Classification and stages

Depending on the location of the blockage of the venous vessel, experts distinguish the following types of thrombosis:

  • subcutaneous – damage to the superficial veins occurs;
  • deep – blockage develops in deep veins;
  • ascending - in addition to blockage of the venous vessels, the patient develops additional pathologies in the lymphatic system (lymphostasis, limangoitis), it is very difficult and without treatment in 90% of cases causes death.

Depending on the type of blood clot, the following types of vein thrombosis are distinguished:

  • parietal - the blood clot is located near the venous wall;
  • occlusive - a thrombus completely blocks the lumen of the vein;
  • floating - a blood clot is attached to the venous wall on one side only, and the other end is in motion and can come off;
  • mixed - combines the characteristics of previous varieties.

During acute venous thrombosis, two stages are distinguished:

  • compensation – no pronounced hemodynamic disturbances are observed, pain and discomfort occur periodically, sometimes the temperature rises for no apparent reason, the duration of this stage can vary from 24 hours to 1 month;
  • decompensation – hemodynamic disturbances occur, pain becomes intense, swelling appears, skin color changes and limb mobility becomes difficult.

How dangerous is the disease?

As a result of this condition, the following pathologies develop:


If a clot breaks away from the venous wall, it can travel through the bloodstream into the pulmonary artery and block it.
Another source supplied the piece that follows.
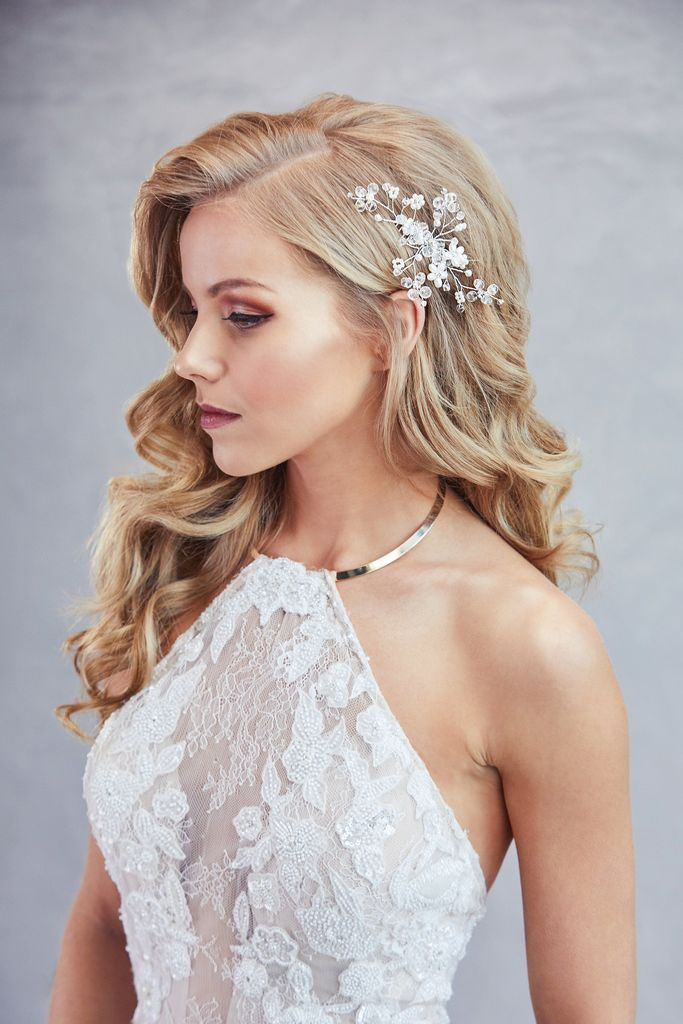 Charla Pearl Hair Comb Wedding Hairstyles For Long Hair Bride Hairstyles Gorgeous Wedding Makeup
  • Blockage of large, medium and small veins of the lower extremities. This condition ends in gangrene.
  • Pulmonary embolism. Appears if a thrombotic formation breaks away from its place of origin and enters the veins of the lungs through the systemic circulation.
  • Heart attack. When a migrating thrombus enters the coronary vessels, necrosis of the cardiac myocardium occurs.
  • Stroke. Brain disorders occur when thrombotic formations travel through the jugular veins into the choroid plexuses of the head.

Symptoms

In the initial stages of development, vein thrombosis can manifest itself as minor and rare pain, sensations of fullness in the muscles and heaviness in the legs. Sometimes pain occurs in the lumbosacral region or lower abdomen on the side of the thrombosis. Usually these symptoms do not cause much concern, and the patient consults a doctor only at the beginning of the acute stage of the disease.

As thrombosis progresses, the following symptoms suddenly occur:

  • sharp pain in the leg;
  • stiffness and difficulty in movements;
  • swelling (the leg increases in size, its soft tissues become denser);
  • the skin on the leg turns blue (sometimes becomes blackish or pale milky);
  • local increase in temperature (fever in the leg);
  • noticeable visual expansion of the saphenous veins;
  • low-grade fever, weakness, adynamia.

All of the above manifestations are caused by stagnation of venous blood below the site of thrombus formation. If the vessel is completely blocked, the patient's hemodynamics are disrupted, swelling increases and gangrene may develop. At all stages of the disease, when a blood clot breaks off, the development of pulmonary embolism, stroke, and thromboemolius of other organs is likely.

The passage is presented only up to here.